February
16, 2008 FBI Called In to help
Probe
US Campus Shooting By Parveen Chopra
New York
The Federal Bureau of Investigation (FBI) is assisting authorities
investigate the shooting at Northern Illinois University (NIU) in
which a gunman opened fire on a class of 150, killing six and
injuring 15 before committing suicide.
Though the shooter has been identified as Steven Phillip Kazmierczak,
a 27-year-old former student of NIU at DeKalb, about 100 km from
Chicago, no motive has been established.
The NIU Police, in charge of the probe, called the FBI Thursday
evening, asking it to specifically process the crime scene. The FBI
team is also assisting with student witness interviews and shooter's
background investigation, an FBI note said.
According to FBI's crime scene recreation, Kazmierczak entered the
rear door of a lecture auditorium in Kohl Hall on the campus. A
class of approximately 150 students was in progress when he began
firing into the crowded auditorium. He then returned to the stage in
the auditorium and shot himself fatally.
He was a graduate student in sociology at the University of Illinois
in Champaign, Illinois.
Three victims died at the scene, two died later at hospitals.
Another 20 students were taken to hospital for treatment. Among the
dead are four women and among the injured graduate student Joseph
Peterson who was teaching the ill-fated geology class.
There was no Indian casualty, according to the Indian Students
Association at NIU. There are 300-350 Indians among the 25,000
students at the campus.
Kazmierczak's profile is baffling the authorities for it does not
match that of a mass murderer.
"By all accounts that we can tell right now he was a very good
student that the professors thought well of," said NIU president
John Peters Thursday evening.
Kazmierczak had no criminal record. But investigators learned that
he bought a shotgun and a handgun a week ago, adding to his arsenal
of two handguns bought last year.
He had a police-issued firearms owners' identification card, as
required by state law, but such cards are rarely issued to those
with recent mental health problems.
And he seems to have had psychiatric history.
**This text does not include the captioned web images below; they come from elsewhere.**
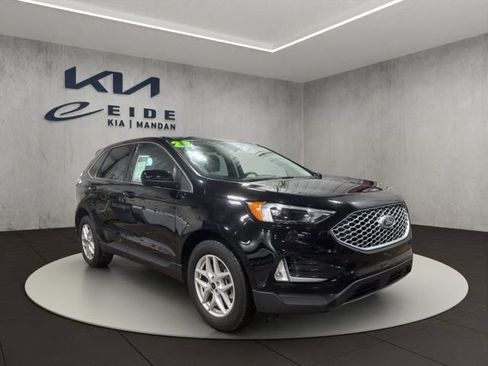 Used 2023 Ford Edge SEL w/ Convenience Package AWD/4WD image 1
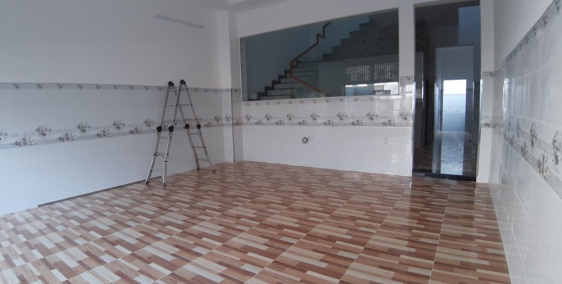 Cho thuê nhà nguyên căn mặt tiền đường chính tại khu dân cư CONIC mặt tiền đường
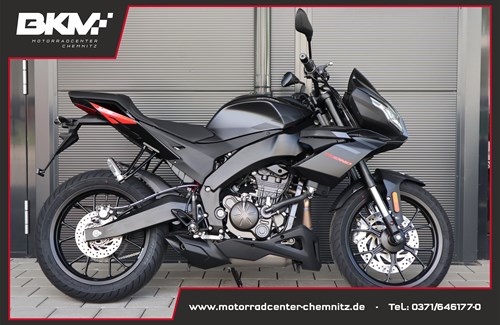 Neumotorrad Aprilia Tuono 125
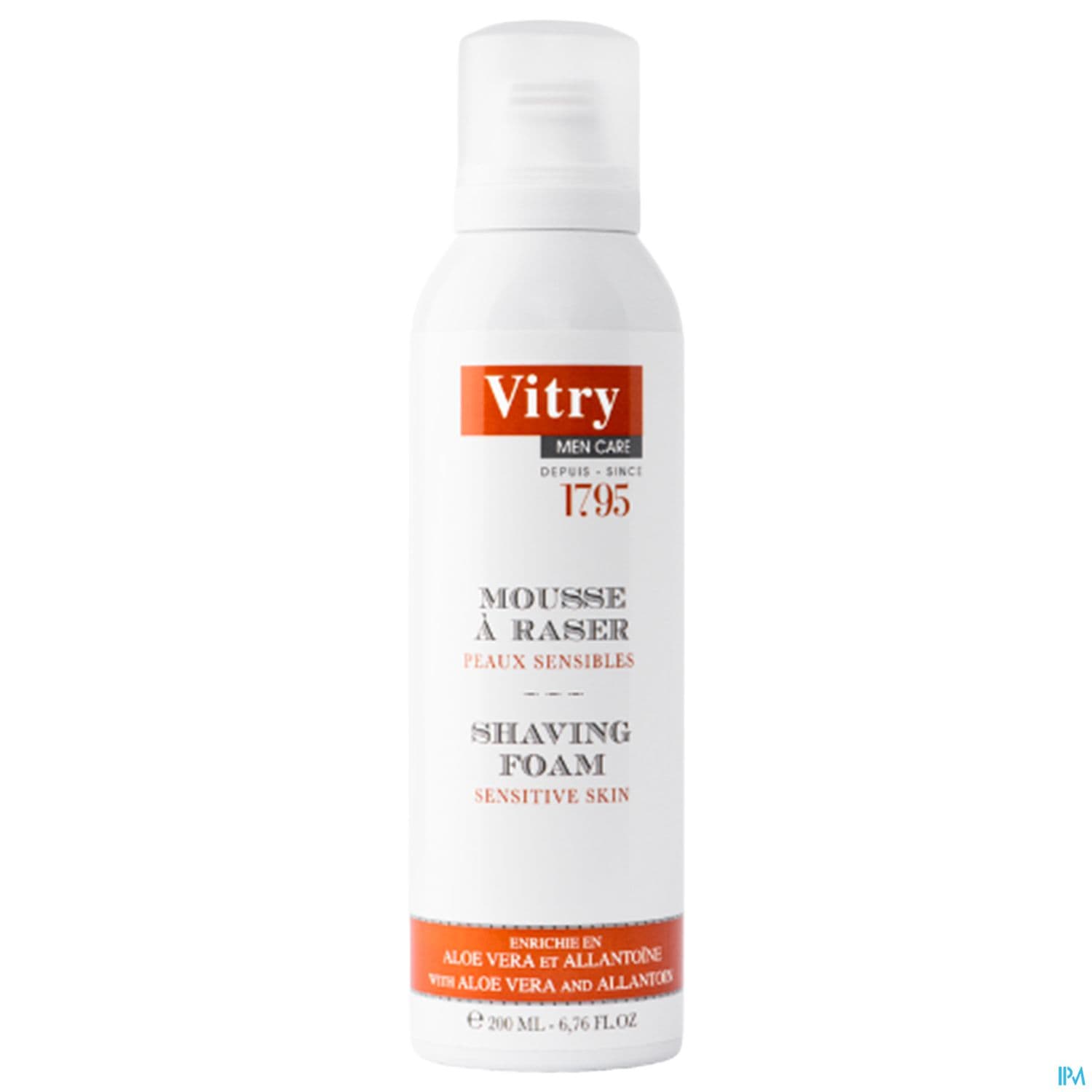 VITRY HOM MOUSSE A RASER 50ML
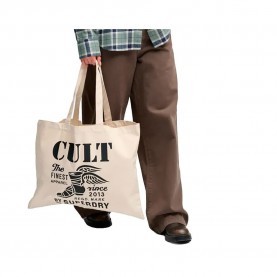 Чанта Superdry Cult tote bag - Beige (Natural Brown / Black) чанта,всички,чанти,superdry,cult,tote,bag,beige,(natural,brown,black)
A former employee at a
Chicago psychiatric treatment centre has been quoted as saying that
Kazmierczak was placed there after high school by his parents. She
said he used to cut himself, and had resisted taking his
medications. He grew up in suburbun Chicago before his family moved
to Florida.
A police officer said Kazmierczak had become erratic in the past two
weeks after he had stopped taking his medication.
Authorities were also searching for a woman who police believe may
have been Kazmierczak's girlfriend. They were looking into whether
the couple recently broke up.
At Friday morning's televised press conference, Peters stated: "We
are dealing with a disturbed individual who intended to do harm on
this campus."
The NIU tragedy followed another campus shooting on Feb 8. A woman
shot two fellow students fatally before committing suicide at
Louisiana Technical College in Baton Rouge.
The worst campus massacre in the US history happened at Virginia
Tech university when last April a mentally disturbed South Korean
American student killed 32 students and faculty before killing
himself. Among the victims were an Indian student and an Indian
American professor.
Inevitably the NIU shooting will add fuel to the debate on liberal
gun laws in the country.
Presidential hopeful Barack Obama reacted by saying that the US must
do "whatever it takes" to eradicate gun violence. He said the
individual gun right that the Second Amendment to the Constitution
grants is also subject to common-sense regulations like background
checks.
The gun lobby is strong in the country. Fifty-five senators and 250
congressmen, and now Vice President Dick Cheney, have supported a
brief to have the Supreme Court overturn a ban on handguns by the
District of Columbia (Washington, D.C.).